- _WHAT NEEDS TO BE DONE_: Please rewrite the rows beginning with the line that contains "From <box>411,397,575,498</box>: panel" and continuing through the end of the rows, with "parked car" changed to "parked sedan" and everything else left as it is.

- _RECORD SET_:
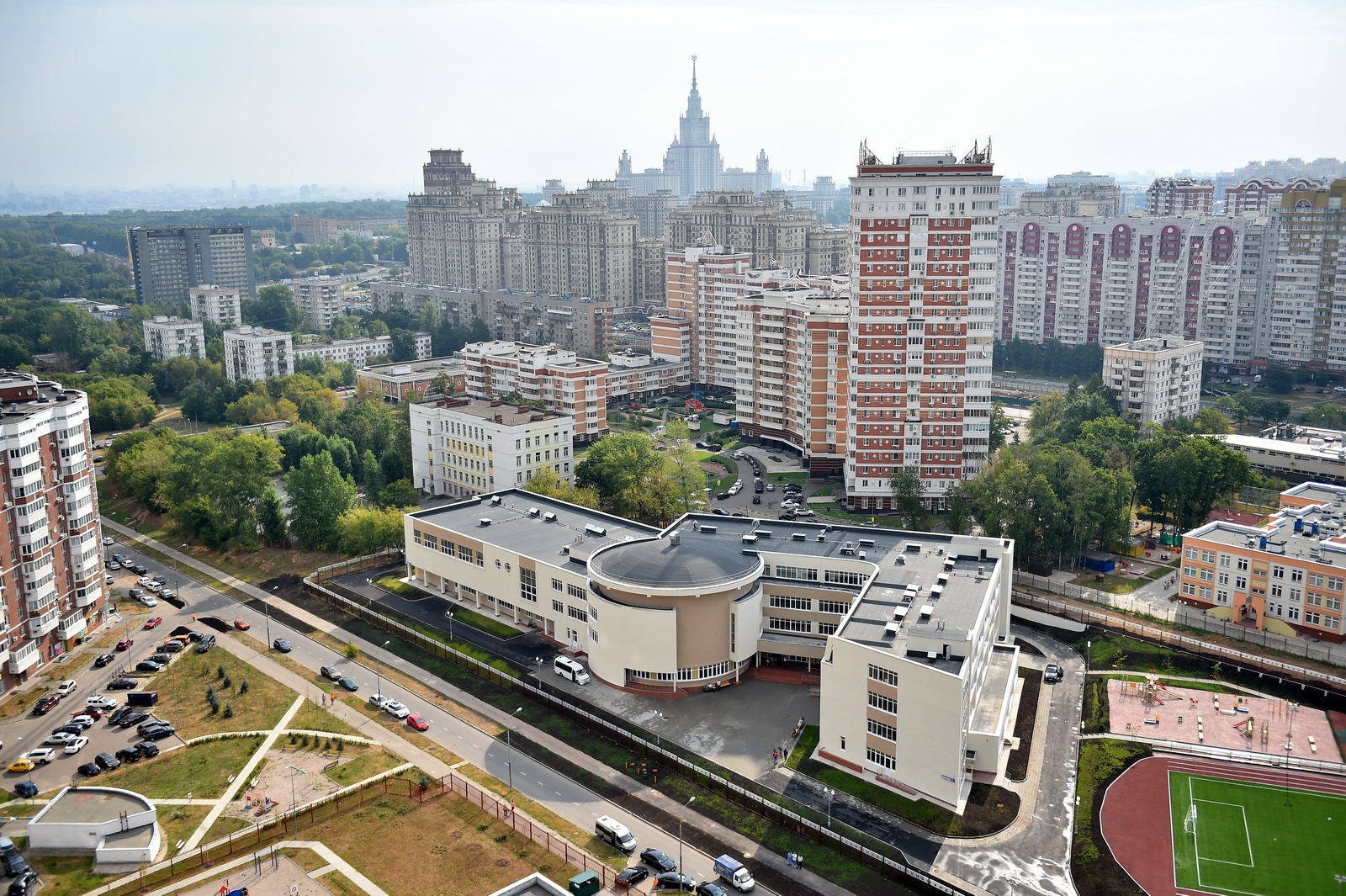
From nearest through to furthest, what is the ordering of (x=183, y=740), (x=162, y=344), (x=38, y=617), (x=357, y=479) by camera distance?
(x=183, y=740)
(x=38, y=617)
(x=357, y=479)
(x=162, y=344)

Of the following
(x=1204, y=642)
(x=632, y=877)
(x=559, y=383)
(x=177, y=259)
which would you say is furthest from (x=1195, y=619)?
(x=177, y=259)

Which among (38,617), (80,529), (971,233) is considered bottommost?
(38,617)

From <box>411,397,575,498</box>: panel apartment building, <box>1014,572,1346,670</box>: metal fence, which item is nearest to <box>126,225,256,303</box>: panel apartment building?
<box>411,397,575,498</box>: panel apartment building

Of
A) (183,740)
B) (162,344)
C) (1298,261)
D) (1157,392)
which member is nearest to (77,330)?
(162,344)

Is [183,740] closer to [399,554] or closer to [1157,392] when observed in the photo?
[399,554]

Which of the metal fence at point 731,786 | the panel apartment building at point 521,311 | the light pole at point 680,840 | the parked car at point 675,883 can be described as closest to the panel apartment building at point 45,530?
the metal fence at point 731,786

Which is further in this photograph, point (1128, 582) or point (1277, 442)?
point (1277, 442)

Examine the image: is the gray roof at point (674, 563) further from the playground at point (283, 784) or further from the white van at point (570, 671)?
the playground at point (283, 784)

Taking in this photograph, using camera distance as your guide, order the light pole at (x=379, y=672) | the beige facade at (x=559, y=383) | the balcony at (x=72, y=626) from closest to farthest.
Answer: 1. the light pole at (x=379, y=672)
2. the balcony at (x=72, y=626)
3. the beige facade at (x=559, y=383)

- _CORRECT ANSWER_:
From <box>411,397,575,498</box>: panel apartment building, <box>1014,572,1346,670</box>: metal fence, which item is nearest to <box>126,225,256,303</box>: panel apartment building?
<box>411,397,575,498</box>: panel apartment building

Of
A) (183,740)
B) (162,344)
C) (1298,261)
D) (1157,392)
which member is nearest to (77,330)?
(162,344)

Is [183,740] closer to [399,554] or closer to [1157,392] when observed in the photo?
[399,554]

Which of the metal fence at point 731,786 | the panel apartment building at point 521,311 | the light pole at point 680,840 | the parked sedan at point 675,883 can be described as closest to the panel apartment building at point 45,530?
the metal fence at point 731,786

Which is further in this photograph, point (1128, 582) or point (1277, 442)?
point (1277, 442)

Examine the image: is the gray roof at point (674, 563) further from the playground at point (283, 784) or further from the white van at point (570, 671)?
the playground at point (283, 784)

Taking in this photograph, using camera distance as your guide, order the light pole at (x=379, y=672) | the beige facade at (x=559, y=383) | the balcony at (x=72, y=626) from closest to farthest.
Answer: 1. the light pole at (x=379, y=672)
2. the balcony at (x=72, y=626)
3. the beige facade at (x=559, y=383)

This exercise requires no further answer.